--- The problem ---
List every line in the entries below that contains the word "centimetres", copying each line in full.

--------------------------------------------------

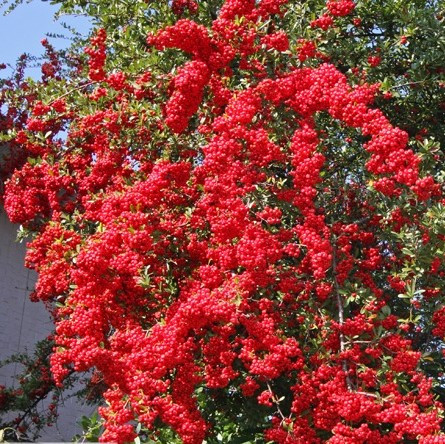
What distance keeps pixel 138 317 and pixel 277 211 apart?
947 mm

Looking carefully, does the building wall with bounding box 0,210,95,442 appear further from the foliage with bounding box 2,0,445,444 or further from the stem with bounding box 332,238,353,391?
the stem with bounding box 332,238,353,391

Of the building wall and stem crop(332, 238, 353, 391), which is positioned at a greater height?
the building wall

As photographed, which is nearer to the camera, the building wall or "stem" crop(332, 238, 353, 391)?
"stem" crop(332, 238, 353, 391)

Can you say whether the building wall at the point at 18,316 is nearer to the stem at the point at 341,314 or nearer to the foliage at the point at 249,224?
the foliage at the point at 249,224

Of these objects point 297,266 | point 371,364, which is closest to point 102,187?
point 297,266

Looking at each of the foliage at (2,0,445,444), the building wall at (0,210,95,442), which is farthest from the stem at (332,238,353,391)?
the building wall at (0,210,95,442)

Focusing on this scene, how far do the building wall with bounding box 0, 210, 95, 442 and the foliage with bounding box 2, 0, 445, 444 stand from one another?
1.96 meters

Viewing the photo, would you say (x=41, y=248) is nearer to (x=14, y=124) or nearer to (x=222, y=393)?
(x=222, y=393)

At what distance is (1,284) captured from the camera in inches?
286

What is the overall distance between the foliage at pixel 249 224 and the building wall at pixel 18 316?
196cm

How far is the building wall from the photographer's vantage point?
7238 mm

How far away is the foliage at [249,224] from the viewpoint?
389 cm

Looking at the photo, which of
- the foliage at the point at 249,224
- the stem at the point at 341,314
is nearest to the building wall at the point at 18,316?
the foliage at the point at 249,224

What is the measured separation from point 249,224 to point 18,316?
397cm
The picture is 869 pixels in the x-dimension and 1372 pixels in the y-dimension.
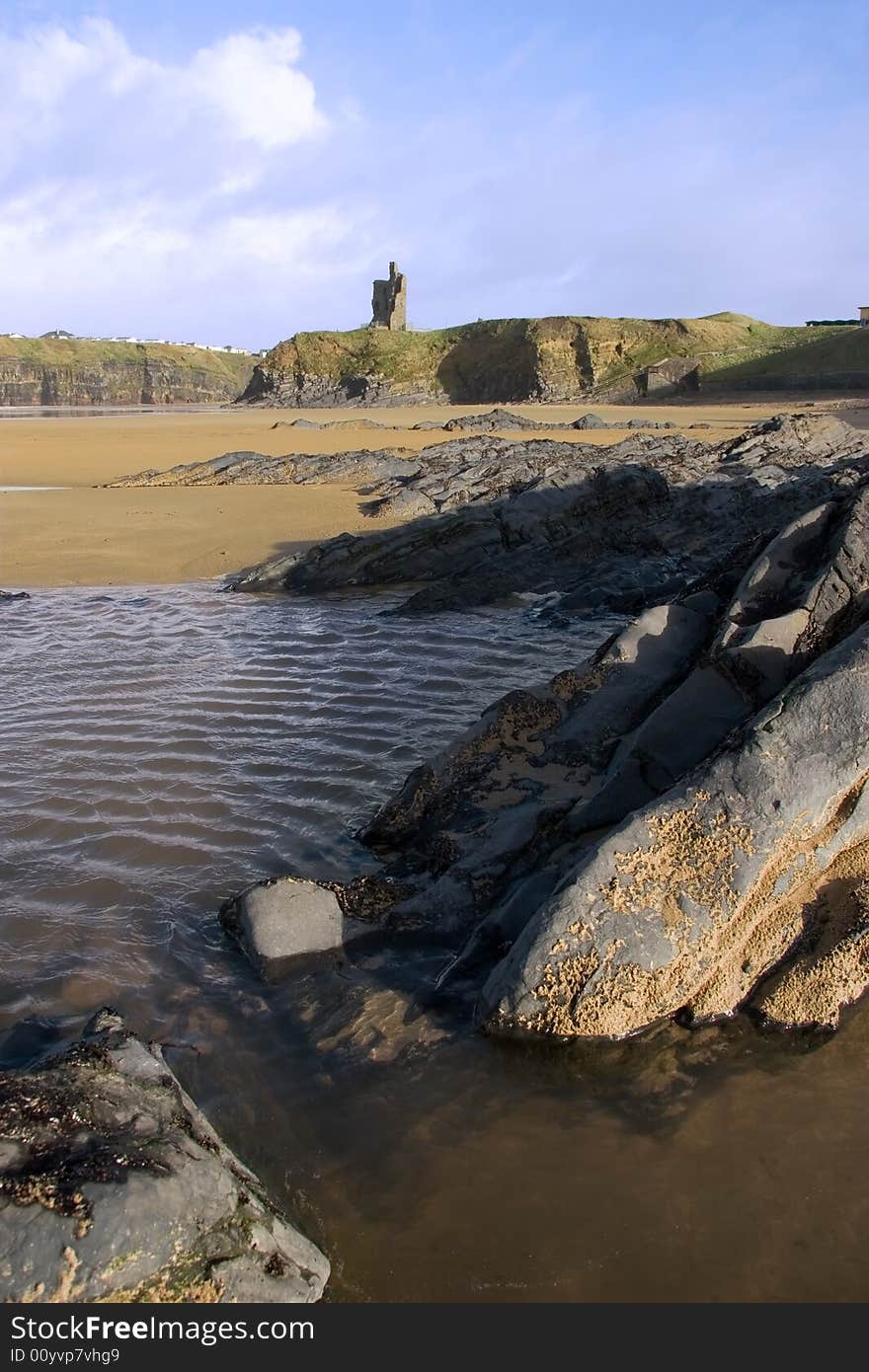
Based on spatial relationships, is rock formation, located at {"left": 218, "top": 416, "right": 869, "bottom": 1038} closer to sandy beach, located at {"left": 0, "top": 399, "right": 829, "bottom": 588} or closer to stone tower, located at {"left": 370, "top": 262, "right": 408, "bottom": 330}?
sandy beach, located at {"left": 0, "top": 399, "right": 829, "bottom": 588}

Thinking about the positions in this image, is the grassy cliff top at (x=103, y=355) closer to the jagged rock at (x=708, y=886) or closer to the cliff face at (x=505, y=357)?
the cliff face at (x=505, y=357)

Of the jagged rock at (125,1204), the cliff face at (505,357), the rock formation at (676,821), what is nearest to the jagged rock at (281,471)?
the rock formation at (676,821)

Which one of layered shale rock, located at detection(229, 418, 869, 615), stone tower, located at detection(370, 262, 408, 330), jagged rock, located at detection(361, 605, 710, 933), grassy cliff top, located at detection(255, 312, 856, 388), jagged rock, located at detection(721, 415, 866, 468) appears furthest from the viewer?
stone tower, located at detection(370, 262, 408, 330)

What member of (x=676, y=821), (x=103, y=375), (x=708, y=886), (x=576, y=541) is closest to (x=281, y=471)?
(x=576, y=541)

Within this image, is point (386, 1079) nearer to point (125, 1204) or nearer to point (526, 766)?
point (125, 1204)

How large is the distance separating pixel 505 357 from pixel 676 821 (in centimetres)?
5551

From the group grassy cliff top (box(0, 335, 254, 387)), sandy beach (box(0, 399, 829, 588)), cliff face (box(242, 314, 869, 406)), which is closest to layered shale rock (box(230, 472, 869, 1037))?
sandy beach (box(0, 399, 829, 588))

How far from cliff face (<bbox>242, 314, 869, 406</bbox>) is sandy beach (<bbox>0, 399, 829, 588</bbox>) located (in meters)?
19.3

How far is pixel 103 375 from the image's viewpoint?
11006cm

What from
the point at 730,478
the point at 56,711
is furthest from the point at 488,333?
the point at 56,711

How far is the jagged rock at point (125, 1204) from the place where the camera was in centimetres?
215

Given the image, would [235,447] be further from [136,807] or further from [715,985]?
[715,985]

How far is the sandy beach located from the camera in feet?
42.6

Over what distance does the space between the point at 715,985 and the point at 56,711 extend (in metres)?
5.08
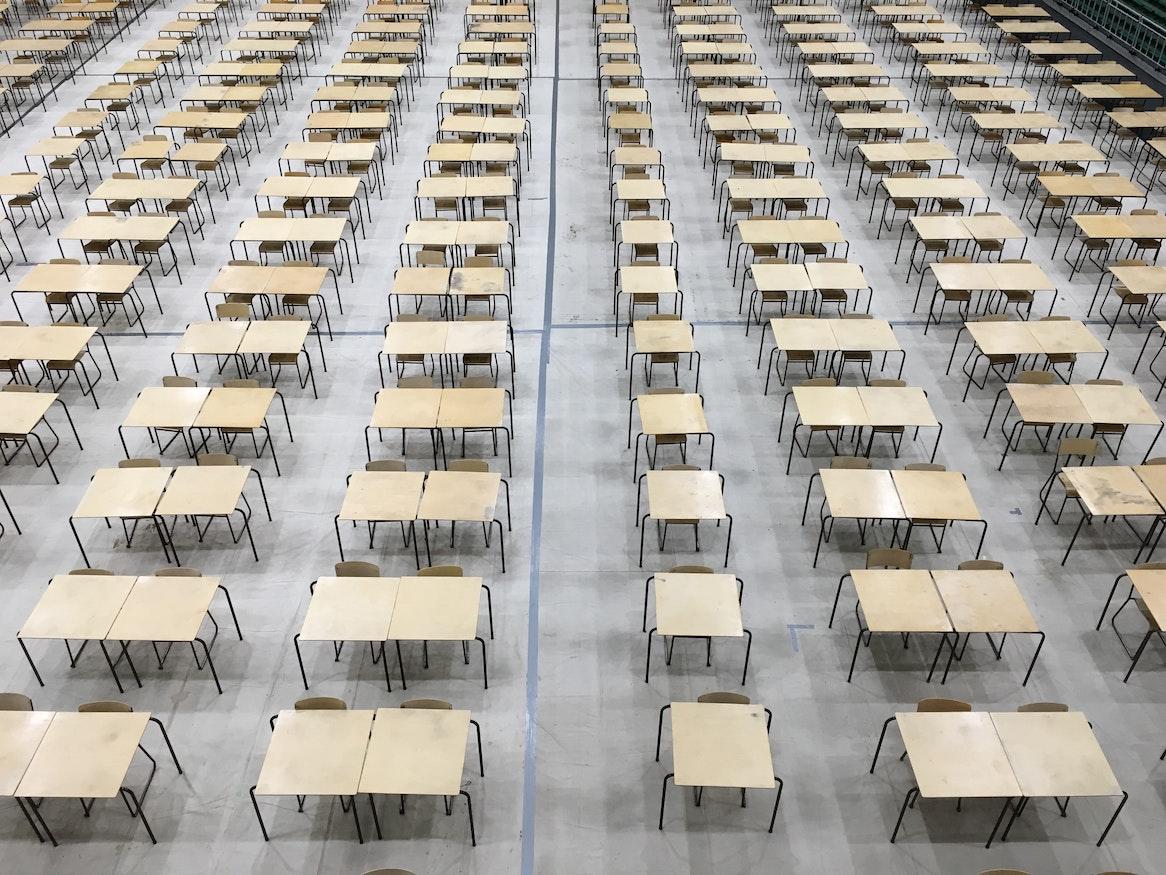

--------------------------------------------------

--- Solved problem ---
How large is the distance separating pixel 505 357 from pixel 676 821 (in centimetres)?
How far is the jagged rock at point (125, 1204) from the place where the camera was in centimetres?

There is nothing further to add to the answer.